● Do this:
Copy the data word for word, starting at the line with "When you look" and ending at the line with "4. pixel 1050 282", including both of those lines.

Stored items

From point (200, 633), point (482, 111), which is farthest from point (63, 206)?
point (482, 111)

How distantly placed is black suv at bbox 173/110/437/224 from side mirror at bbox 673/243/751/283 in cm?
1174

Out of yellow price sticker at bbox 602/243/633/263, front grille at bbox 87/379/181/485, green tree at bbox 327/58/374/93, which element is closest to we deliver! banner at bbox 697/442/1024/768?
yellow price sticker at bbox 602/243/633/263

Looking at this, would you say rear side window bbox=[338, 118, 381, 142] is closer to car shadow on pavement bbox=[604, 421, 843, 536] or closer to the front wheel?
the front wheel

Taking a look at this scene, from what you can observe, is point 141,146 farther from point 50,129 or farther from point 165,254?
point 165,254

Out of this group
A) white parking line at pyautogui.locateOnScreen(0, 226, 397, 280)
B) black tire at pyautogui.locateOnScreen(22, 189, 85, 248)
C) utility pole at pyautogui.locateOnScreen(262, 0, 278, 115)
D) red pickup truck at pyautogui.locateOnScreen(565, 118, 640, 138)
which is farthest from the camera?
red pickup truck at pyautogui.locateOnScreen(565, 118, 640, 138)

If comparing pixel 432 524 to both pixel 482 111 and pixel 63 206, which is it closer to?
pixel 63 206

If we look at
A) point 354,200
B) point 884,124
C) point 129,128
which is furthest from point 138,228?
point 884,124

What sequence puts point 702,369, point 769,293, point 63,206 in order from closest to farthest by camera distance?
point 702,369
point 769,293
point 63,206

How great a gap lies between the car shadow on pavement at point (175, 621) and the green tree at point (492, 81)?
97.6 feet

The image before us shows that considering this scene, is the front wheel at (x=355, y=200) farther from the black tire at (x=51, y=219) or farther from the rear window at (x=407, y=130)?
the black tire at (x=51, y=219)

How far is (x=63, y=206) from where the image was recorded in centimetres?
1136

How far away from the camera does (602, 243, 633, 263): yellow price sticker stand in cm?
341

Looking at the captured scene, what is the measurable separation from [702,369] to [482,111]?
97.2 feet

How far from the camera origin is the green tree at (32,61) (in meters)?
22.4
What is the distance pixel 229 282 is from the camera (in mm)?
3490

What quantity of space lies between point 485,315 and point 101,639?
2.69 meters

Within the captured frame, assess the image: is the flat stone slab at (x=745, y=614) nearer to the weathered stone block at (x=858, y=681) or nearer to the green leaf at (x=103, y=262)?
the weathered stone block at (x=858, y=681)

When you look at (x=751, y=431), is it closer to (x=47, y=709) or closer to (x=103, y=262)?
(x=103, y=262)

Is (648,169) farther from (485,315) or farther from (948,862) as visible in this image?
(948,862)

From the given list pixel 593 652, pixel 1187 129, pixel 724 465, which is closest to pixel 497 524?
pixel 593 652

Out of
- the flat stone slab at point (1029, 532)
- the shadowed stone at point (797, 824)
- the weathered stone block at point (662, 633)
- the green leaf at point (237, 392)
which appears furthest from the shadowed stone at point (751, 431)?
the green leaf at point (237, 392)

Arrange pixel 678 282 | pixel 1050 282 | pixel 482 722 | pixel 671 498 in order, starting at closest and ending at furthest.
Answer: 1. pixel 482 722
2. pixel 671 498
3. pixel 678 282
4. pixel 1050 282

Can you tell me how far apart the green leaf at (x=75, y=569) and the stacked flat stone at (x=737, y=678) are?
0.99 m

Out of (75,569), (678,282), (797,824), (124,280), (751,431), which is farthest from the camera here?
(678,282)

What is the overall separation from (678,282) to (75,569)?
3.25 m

● Task result:
When you look at (x=751, y=431), is it closer to (x=47, y=709) or closer to (x=103, y=262)?
(x=103, y=262)

Is (648,169) farther from (485,315) or farther from (948,862) as visible in this image?
(948,862)

From the given list pixel 593 652, pixel 1187 129, pixel 724 465, which is closest to pixel 497 524?
pixel 593 652

Out of
- the flat stone slab at point (1029, 532)
- the shadowed stone at point (797, 824)
- the weathered stone block at point (662, 633)
- the green leaf at point (237, 392)
which appears furthest from the shadowed stone at point (751, 431)?
the green leaf at point (237, 392)

Arrange pixel 678 282 | pixel 1050 282 | pixel 482 722 | pixel 671 498 in order, starting at closest and ending at furthest.
Answer: 1. pixel 482 722
2. pixel 671 498
3. pixel 678 282
4. pixel 1050 282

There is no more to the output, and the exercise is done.